Little bigger than the battery it houses, the Flare snaps (with some effort) into a nylon bracket, which is held in place by a surprisingly stretchy silicone strap. The red band easily handled my road bike’s 31.6mm seatpost and is grippy enough that the light doesn’t move in normal use. The translucent cap serves not only as the light’s diffuser, but also the battery cover and switch. 1/4 turn is enough to turn the light on or off and a quick on-off-on sequence switches the Flare between solid and flash mode. I was pleasantly surprised to find that the Flare ‘remembers’ its last mode and always (in my case) fires up in flash mode.

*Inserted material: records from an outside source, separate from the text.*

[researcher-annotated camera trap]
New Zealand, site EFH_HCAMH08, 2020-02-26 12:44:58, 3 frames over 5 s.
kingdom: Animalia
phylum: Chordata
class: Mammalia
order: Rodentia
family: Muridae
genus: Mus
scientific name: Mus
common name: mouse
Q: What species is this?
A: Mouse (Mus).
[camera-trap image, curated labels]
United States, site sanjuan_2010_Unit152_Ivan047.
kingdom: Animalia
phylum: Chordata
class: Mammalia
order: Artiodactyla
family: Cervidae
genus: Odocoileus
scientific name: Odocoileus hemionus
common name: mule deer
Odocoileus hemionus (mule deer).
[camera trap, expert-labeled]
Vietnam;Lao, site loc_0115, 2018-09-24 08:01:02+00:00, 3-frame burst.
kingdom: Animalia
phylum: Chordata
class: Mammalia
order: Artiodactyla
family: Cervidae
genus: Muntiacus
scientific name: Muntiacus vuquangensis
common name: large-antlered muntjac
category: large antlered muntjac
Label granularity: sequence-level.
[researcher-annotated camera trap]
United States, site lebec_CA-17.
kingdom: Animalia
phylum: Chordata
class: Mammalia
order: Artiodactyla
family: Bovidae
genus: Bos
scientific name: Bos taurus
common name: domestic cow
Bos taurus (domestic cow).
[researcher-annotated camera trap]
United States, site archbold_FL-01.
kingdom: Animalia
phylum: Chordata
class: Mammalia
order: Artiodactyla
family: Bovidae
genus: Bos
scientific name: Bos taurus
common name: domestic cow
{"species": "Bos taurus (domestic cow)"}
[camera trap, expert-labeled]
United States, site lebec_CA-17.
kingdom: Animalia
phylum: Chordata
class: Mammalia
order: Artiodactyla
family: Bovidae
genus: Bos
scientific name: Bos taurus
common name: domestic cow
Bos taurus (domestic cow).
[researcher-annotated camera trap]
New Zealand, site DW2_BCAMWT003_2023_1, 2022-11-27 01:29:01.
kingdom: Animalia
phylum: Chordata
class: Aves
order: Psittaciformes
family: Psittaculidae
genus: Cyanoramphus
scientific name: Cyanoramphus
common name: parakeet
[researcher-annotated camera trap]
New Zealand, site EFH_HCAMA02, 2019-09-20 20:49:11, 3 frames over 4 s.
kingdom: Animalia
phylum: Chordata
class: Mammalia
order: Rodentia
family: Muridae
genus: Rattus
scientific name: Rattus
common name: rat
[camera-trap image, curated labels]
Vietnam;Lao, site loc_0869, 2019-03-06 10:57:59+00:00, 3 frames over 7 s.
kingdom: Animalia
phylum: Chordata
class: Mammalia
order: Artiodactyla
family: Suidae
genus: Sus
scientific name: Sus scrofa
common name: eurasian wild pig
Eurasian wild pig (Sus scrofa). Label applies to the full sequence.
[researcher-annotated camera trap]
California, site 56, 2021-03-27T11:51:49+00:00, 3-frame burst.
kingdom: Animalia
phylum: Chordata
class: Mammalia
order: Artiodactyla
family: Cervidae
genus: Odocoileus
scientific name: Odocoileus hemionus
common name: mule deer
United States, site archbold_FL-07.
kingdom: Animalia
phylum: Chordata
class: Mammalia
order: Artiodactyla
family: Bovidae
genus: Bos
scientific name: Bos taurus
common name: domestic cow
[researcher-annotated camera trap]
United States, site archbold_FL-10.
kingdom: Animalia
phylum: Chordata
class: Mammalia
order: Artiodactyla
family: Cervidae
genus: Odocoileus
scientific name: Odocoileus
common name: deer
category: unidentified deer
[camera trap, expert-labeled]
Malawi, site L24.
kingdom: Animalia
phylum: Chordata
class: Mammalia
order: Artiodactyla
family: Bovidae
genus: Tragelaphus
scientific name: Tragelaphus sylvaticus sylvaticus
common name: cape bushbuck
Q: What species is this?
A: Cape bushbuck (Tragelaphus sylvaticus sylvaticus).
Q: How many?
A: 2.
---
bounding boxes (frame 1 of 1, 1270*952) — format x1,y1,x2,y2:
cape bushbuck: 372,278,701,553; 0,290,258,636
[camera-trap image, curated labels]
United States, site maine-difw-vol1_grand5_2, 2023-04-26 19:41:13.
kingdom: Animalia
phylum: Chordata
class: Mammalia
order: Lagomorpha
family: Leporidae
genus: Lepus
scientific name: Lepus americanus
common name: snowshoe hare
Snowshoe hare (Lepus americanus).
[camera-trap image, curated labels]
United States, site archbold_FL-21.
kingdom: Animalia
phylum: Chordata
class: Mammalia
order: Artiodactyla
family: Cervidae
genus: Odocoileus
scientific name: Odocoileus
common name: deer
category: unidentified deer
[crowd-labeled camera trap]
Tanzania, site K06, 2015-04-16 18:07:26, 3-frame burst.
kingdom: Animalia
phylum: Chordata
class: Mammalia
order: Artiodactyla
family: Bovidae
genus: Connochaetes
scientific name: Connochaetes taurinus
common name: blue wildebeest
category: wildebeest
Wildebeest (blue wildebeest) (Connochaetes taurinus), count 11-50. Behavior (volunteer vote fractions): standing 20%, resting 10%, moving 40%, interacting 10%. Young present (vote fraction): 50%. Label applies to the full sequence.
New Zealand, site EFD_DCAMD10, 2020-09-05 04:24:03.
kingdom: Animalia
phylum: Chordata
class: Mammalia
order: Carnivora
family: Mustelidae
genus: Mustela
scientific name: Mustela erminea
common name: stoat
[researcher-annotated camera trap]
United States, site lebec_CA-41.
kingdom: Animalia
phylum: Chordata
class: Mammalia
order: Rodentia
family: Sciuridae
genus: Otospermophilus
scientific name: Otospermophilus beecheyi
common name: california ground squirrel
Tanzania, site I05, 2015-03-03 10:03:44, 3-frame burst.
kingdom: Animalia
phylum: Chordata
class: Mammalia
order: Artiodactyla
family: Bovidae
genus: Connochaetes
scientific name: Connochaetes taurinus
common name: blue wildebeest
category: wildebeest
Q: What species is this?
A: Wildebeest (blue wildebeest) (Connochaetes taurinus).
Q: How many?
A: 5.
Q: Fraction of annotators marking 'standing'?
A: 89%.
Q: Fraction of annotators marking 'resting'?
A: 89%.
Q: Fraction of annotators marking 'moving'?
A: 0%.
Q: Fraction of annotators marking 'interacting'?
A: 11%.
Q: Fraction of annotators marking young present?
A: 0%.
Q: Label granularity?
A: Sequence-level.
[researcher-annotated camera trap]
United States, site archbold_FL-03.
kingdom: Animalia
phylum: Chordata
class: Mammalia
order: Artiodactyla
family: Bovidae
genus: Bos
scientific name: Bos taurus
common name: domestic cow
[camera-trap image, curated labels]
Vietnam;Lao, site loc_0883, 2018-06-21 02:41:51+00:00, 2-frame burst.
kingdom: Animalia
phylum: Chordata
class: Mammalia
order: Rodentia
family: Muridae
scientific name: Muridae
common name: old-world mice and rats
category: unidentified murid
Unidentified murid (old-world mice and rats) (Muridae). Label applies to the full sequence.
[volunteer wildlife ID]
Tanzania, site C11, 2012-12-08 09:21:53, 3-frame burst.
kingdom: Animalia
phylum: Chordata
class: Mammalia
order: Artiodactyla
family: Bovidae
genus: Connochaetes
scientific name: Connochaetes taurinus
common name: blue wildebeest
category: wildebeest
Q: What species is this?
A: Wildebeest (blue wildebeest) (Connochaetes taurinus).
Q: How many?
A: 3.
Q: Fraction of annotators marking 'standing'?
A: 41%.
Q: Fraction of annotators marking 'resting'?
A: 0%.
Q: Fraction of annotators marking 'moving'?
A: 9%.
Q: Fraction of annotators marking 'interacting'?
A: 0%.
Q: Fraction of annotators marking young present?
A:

Though the majority of the Flare’s output id directed rearward, because of the Exposure’s axisymmetric design, light is emitted from the end cap/diffuser in all directions. Seeing as there’s plenty to go around (so to speak), sending light skyward and illuminating the bike’s drivetrain is less of a negative than with lower-powered lights. Less OK is the bracket’s downward tilt (better than past Exposure lights, but still…), which has the effect of reducing the Flare’s visible range to some extent. I wrapped a zip tie around my seatpost, using it to prop the bracket up a bit- but it’s still not quite level. And there’s my only complaint.
Given the distance Exposure have put between the Flare and $30-$40 blinkies and the fact that the light is made in England, the $70 retail price is fantastic. Used for regular commuting, the CR123A battery should last 2-3 months. For another $50, a rechargeable kit (including 2 batteries and a charger) will keep your riding environmentally friendly and can support the matching Flash white light ($70 separately). All three are also available as a package for $150, saving about $40. It’s early to say yet, but the Flare is looking like the tail light to beat.